MZ – You get a very authentic blues sound from your guitar…
Mike: I’ll tell you a story –I was working at Our Price in Romford years ago, and passing Oxfam on my way home one day I spotted this old guitar in the window. It immediately caught my eye even though it was really dusty and had only one rusty string on it. So I asked the assistant to have a look and gave this old string a pluck, and the assistant looked at me and said “that guitar’s made for you isn’t it?!”. It had a guttural noise like I’ve never before. It had a very heavy body and a thick neck and a sound so earthy that I just had to have it. I got it home, dusted it down and strung it with electric guitar strings and sounded like something from the 1930’s. A genuine delta blues sound, perfect! I went to a music shop sometimes later to get it valued. They told me I had a 1926 Hofner Jazz bass body with a homemade neck. It’s a beauty and I’ll never get rid of it. It just oozes the blues.

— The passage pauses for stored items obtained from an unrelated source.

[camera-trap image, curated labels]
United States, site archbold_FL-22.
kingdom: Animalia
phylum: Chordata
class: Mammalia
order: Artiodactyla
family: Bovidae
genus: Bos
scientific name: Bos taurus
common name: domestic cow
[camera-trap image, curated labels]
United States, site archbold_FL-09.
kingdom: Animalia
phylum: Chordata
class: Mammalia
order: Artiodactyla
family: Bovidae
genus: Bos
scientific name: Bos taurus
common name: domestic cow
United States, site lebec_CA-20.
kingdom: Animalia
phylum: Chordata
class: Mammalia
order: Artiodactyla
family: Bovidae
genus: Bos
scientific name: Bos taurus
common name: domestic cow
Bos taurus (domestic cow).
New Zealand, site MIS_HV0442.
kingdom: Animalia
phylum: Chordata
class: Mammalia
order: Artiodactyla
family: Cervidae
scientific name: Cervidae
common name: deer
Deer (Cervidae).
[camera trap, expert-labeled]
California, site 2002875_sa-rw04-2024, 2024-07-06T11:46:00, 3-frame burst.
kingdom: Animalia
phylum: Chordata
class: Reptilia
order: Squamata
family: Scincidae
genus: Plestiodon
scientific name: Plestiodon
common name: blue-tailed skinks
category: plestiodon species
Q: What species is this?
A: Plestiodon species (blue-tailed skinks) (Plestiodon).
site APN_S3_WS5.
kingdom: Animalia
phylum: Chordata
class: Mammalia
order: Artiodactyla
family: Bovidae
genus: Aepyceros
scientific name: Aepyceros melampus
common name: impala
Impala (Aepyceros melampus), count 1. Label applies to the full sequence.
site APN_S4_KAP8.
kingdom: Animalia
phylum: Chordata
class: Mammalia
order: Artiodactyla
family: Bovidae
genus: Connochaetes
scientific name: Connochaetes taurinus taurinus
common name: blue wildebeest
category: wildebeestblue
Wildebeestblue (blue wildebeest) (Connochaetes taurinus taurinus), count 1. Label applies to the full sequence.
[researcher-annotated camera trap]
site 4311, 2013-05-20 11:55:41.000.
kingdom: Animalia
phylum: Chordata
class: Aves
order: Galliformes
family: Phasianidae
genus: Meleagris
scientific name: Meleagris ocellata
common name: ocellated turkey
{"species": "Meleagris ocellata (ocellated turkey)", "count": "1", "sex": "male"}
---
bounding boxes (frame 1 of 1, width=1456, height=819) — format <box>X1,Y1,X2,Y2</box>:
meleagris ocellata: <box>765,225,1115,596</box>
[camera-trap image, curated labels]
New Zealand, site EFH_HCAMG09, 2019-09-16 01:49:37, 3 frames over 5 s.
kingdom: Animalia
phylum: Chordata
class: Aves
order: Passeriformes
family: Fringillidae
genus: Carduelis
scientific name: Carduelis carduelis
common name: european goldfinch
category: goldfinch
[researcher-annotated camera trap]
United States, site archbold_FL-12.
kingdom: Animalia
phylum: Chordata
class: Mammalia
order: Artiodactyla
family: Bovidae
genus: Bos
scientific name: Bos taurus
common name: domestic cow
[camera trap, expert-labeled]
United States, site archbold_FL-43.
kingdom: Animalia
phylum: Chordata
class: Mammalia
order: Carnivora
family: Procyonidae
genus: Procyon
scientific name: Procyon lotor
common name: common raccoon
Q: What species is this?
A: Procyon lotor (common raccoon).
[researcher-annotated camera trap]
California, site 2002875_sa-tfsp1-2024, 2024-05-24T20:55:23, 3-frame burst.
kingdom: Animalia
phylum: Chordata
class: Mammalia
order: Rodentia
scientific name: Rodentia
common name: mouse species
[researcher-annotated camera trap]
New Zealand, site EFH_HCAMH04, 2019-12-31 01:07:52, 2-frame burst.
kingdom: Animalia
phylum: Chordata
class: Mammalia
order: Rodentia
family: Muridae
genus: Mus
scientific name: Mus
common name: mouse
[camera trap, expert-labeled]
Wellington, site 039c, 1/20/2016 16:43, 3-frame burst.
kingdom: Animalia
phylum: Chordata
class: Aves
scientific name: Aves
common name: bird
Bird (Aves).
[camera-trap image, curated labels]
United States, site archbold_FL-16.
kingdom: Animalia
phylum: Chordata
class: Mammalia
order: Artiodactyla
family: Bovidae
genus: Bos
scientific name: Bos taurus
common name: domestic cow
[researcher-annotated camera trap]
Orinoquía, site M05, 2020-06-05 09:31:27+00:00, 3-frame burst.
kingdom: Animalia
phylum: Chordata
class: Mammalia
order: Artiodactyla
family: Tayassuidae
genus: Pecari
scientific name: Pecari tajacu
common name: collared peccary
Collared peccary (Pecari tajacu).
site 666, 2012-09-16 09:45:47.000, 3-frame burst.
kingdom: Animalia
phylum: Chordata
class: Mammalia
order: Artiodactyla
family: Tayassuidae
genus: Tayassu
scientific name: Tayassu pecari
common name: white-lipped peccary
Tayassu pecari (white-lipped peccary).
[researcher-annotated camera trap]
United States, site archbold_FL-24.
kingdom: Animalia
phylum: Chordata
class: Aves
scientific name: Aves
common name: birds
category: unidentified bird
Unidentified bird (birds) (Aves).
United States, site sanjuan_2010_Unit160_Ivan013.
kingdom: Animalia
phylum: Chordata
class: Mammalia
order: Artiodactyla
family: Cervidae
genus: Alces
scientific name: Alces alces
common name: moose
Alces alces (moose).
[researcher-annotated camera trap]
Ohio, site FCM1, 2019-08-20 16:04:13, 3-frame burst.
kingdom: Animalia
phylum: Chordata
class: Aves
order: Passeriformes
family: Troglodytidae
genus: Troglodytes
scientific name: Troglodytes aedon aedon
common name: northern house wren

MZ – Blues is obviously a big influence, but are there any current bands that do it for you?
Mike: Anybody and everybody really. I can put on a drum & bass compilation and follow it with Barber’s Adagio For Strings, you know? As long as it talks to me musically, as long as it has substance. Watching bands like Rock The Monkey and Uncle Funk were an influence. Music has such a wide spectrum you can’t afford to be narrow-minded.
MZ – So when you’ve recorded the album, are you going to gig it with a band or as a solo artist?
Mike: Well, I did some stuff with a band set-up in Ealing, and it worked very well, but I still I have this love of doing it on my own. It’s like the idea of one man against the world, no-one else to support you with pre-gig nerves, but when you start playing it all comes together and you feel great. I’m an entertainer and I get off being on my own with a crowd to please.
MZ – And finally, when can we see you hosting another blues jam in the Half Moon?
Mike: Sometime in November – a Friday or Saturday, I haven’t confirmed a date yet so watch this space!